A associação ‘Alma Stop‘, assumindo-se como representante da comunidade de lojistas, músicos e artistas do Centro Cultural Stop, apresentou hoje à Câmara Municipal do Porto as suas propostas para a reabertura imediata do espaço, bem como “as condições que assegurem a sua continuidade, cumprindo a missão de preservar e valorizar a comunidade e o seu espaço físico”, informa em comunicado, enviado na manhã de hoje (26jul23).
De acordo com a referida nota à imprensa enviada pela Comunidade do Stop – mas, pelos vistos, só representativa de uma associação (a ‘Alma Stop‘) -, pois a outra (Associação Cultural dos Músicos do Stop), ainda não se pronunciou -, “a proposta surge”, e recordando, “no seguimento do encerramento coercivo de 105 salas por parte da Câmara Municipal e respetiva Polícia”.
“Ao longo de vários dias, a comunidade reuniu contributos e opiniões de inúmeros lojistas, músicos e artistas, que foram afetados por esta ação repentina.

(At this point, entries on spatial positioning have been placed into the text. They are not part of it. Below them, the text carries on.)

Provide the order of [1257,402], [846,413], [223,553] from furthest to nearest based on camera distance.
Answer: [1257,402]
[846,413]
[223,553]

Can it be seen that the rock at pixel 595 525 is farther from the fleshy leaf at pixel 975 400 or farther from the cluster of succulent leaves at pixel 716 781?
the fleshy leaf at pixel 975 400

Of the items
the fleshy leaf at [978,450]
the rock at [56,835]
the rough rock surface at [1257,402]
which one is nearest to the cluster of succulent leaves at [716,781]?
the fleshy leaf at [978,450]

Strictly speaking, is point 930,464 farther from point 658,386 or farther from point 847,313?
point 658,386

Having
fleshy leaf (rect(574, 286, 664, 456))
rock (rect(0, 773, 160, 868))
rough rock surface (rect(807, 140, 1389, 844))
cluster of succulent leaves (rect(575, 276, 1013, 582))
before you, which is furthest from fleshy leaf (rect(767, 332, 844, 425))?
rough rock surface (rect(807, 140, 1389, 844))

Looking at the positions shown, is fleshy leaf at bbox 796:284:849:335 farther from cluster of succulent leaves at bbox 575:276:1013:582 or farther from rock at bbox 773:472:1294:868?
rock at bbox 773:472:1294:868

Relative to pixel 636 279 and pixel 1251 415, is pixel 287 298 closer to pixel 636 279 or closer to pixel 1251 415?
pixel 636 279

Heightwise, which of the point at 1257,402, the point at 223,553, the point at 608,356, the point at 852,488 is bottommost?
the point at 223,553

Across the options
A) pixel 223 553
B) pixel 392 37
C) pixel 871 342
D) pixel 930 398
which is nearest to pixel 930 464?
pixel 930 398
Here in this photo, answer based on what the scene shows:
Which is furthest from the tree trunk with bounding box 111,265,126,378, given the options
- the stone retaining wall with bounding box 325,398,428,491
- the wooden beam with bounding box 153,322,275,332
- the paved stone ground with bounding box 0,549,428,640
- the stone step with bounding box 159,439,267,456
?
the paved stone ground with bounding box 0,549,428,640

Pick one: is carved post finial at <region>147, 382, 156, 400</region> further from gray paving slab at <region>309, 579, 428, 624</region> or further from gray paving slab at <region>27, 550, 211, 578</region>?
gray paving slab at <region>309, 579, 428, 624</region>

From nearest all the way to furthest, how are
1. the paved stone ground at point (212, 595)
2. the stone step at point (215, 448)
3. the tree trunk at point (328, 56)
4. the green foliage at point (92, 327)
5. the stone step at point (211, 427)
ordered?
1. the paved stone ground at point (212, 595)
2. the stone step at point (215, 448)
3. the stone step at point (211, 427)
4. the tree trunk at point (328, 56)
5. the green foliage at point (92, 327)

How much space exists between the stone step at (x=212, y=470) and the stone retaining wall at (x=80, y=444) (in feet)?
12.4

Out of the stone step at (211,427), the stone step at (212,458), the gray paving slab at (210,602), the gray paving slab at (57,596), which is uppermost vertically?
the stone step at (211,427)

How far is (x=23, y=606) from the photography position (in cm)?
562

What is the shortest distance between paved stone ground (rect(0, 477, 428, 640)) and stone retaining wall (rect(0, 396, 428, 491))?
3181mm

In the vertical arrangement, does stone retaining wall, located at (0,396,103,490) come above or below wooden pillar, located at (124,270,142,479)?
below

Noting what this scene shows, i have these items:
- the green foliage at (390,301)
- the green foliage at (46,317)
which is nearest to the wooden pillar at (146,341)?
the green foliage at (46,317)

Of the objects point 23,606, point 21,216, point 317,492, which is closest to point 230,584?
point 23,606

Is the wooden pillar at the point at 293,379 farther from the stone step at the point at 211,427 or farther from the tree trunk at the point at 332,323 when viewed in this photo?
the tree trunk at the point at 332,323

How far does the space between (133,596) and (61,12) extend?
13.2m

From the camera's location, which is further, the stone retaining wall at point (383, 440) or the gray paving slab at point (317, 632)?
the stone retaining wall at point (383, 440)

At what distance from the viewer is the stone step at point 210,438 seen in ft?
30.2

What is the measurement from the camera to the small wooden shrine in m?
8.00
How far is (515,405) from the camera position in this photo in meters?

Deste esforço, resultaram várias reuniões com a Câmara Municipal do Porto (CMP), onde, os representantes desse movimento, sempre se mostraram interessados e disponíveis para encontrar soluções com justiça e equidade”.
AS (QUATRO) PROPOSTAS…
Ora, e “no interesse de todas as partes, incluindo a comunidade do Centro Cultural STOP e a Câmara Municipal do Porto, a comunidade apresenta os seguintes esclarecimentos e propostas”, a saber:
–As medidas de primeira intervenção contra incêndio estão completamente operacionalizadas, conforme afirmado pela administração, comprovando a sua efetividade.
–Será promovida a formação em combate a incêndios de 1.ª intervenção, com especial foco nos funcionários do edifício, e também será oferecida a possibilidade de formação voluntária para os restantes membros da comunidade.
-Será implementado um sistema de alerta direto para o Regimento de Sapadores Bombeiros do Porto, garantindo uma resposta rápida em caso de emergência.
–Durante o período transitório, será assegurada a presença do piquete de bombeiros para pronta assistência em situações de risco”.
Apresentadas as propostas, a ‘Alma Stop’ solicita à autarquia que “as medidas extraordinárias de mitigação de risco sejam implementadas no prazo de 15 dias, visando o interesse de todos”.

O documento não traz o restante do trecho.